# TRECHO PARA LEITURA:
-.-.-
Por Luciana Ramos

Sensível e poético, Ricardo (Victor Mendes) vive se apaixonando; às vezes, uma mentira travestida de desejo que dura uma noite e é guardada como recordação no seu celular; outras, sofridas e duradouras, que expõem a sua fragilidade (ciúmes, medo, adoração) através da necessidade impetuosa de ser correspondido.

Ricardo sabe que os sentimentos avassaladores que o atingem sem pedir licença são, em parte, frutos da sua visão de mundo, esta enraizada em grandes arroubos artísticos. É este conhecimento que o faz perguntar em determinado momento de “Música Para Morrer de Amor”: as pessoas se apaixonariam não fossem as inúmeras obras que traduzem (ou prometem) a sua grandeza? Seriam as nossas buscas frutos irremediáveis da produção de artistas que se propuseram a pensar o sentido do amor?
-.-.-
# LINHAS DE DADOS:
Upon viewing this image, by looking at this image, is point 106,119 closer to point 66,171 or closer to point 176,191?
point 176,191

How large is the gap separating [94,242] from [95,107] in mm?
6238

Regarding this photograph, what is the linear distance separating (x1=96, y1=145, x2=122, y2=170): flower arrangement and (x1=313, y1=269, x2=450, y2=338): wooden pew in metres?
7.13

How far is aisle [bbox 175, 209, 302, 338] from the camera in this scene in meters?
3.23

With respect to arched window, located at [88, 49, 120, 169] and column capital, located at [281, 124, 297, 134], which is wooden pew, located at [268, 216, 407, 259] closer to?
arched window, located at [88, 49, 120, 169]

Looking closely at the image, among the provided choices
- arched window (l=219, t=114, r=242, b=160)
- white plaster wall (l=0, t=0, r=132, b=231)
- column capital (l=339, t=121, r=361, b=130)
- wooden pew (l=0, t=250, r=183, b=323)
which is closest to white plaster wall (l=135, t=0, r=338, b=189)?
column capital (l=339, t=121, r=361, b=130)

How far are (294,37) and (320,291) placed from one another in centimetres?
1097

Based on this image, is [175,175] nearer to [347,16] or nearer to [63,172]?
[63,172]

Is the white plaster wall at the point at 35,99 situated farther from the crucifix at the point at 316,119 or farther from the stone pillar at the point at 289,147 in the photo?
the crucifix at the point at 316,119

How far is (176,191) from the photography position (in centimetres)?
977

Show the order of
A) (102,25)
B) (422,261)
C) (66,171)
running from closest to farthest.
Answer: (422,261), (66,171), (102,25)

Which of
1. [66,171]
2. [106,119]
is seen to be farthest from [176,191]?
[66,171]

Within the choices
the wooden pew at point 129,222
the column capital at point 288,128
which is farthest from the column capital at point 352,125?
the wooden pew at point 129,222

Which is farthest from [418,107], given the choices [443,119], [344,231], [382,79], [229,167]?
-.-.-
# O QUE SE PEDE:
Repita, sem nenhuma alteração, o trecho do texto sobre “Música Para Morrer de Amor” que começa com as palavras em que aparece "Sensível e poético, Ricardo" e termina em "de ser correspondido.".

# RESPOSTA DA TAREFA:
Sensível e poético, Ricardo (Victor Mendes) vive se apaixonando; às vezes, uma mentira travestida de desejo que dura uma noite e é guardada como recordação no seu celular; outras, sofridas e duradouras, que expõem a sua fragilidade (ciúmes, medo, adoração) através da necessidade impetuosa de ser correspondido.